With members united behind them, the principal officers are energized and eager to complete negotiations on a strong contract, fight for full funding for CUNY and bring more workers into the union membership.

“It has been a privilege to serve PSC members in this role,” Davis said. “I am grateful for their support for another term – we have so much to achieve together for our members, students and the city’s working people. Just think of what this union has recently accomplished – from handling management’s incoherent vaccine mandate, to winning funding for hundreds of new full-time faculty, to waging local struggles on our campuses, fighting for retiree health care, and forging coalitions – PSC members built the solidarity needed to secure a great new contract and are poised to do much more. The newly elected executive council is a formidable group of veteran and emerging leaders.”

NEW OFFICER

Jen Gaboury, who previously served as a University-wide officer on the executive council and as the chapter chair at Hunter College, was elected as first vice president. Gaboury, a lecturer and adviser in the women’s and gender studies department at Hunter College, had previously been highly active in the union’s legislative and political organizing – she has worked closely with members in her home borough of Brooklyn to elect lawmakers supportive of the PSC’s agenda.

Since her election, she has already dived headfirst into the union’s campaigns to win more revenue from the city and state, working closer with PSC member activists, the legislative committee and PSC staff. It’s a lot of work, she admitted, but she comes into the principal officer role excited and ready. “It’s all labor I’m honored to do,” she said.

Felicia Wharton, the treasurer, was reelected to a second three-year term.
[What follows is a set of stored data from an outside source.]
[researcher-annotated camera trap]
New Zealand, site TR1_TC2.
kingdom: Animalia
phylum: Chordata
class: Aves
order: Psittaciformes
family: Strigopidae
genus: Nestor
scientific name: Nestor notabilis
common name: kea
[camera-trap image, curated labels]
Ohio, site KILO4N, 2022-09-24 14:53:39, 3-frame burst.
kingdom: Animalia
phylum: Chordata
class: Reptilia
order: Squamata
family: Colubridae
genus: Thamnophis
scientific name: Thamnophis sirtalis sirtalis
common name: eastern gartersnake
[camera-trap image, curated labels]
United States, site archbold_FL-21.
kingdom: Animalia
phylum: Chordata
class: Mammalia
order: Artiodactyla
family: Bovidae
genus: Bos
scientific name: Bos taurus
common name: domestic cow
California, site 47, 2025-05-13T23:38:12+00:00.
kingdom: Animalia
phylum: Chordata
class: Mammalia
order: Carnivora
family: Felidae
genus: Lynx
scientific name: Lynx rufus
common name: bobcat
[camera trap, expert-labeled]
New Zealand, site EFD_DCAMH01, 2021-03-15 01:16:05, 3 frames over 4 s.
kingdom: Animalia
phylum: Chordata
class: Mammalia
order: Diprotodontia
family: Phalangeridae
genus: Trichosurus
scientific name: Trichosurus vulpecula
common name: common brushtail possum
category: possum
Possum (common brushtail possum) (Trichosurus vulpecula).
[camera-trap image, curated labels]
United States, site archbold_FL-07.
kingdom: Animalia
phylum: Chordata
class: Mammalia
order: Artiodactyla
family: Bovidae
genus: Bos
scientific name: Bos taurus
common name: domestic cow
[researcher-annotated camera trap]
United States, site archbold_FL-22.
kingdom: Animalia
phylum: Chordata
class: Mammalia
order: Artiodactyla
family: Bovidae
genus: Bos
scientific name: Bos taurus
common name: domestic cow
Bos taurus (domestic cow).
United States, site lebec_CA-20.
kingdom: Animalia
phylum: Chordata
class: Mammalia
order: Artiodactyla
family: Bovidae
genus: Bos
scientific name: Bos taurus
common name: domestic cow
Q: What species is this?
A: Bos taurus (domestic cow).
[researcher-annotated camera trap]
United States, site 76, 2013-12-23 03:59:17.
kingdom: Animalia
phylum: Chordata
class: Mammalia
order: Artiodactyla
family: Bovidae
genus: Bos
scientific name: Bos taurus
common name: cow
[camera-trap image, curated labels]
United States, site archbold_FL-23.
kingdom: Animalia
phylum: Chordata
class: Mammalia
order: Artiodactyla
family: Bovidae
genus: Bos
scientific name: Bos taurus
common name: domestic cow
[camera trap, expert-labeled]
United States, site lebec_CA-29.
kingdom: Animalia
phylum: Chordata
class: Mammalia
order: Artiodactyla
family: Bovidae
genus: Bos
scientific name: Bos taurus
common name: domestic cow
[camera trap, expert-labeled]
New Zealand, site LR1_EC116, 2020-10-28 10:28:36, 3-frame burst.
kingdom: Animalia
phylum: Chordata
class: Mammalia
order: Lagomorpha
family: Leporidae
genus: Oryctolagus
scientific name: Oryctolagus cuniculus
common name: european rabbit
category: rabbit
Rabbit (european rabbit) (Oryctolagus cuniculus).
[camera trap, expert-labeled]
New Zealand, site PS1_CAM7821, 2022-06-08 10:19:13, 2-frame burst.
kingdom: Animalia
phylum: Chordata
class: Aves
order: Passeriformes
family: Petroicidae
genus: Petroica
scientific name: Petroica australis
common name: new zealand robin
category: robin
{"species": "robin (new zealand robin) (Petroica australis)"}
Andrea Vásquez, who previously served two terms as first vice president and before that as the chair of the union’s higher education officer chapter, was elected secretary, replacing Penny Lewis.

BIG MOMENT

Lewis, who will return to teaching full-time at the School of Labor and Urban Studies, was elected vice president for senior colleges, and hopes to work closely with the other vice presidents in the executive council and with campus leaders and PSC organizers. This kind of synergy between the executive council, the principal officers and campus leaders is at the center of the Davis administration’s vision of the PSC.

“I see this as a really big transformative moment for the organization,” Lewis said. “Our union is only as strong as our campus chapters.”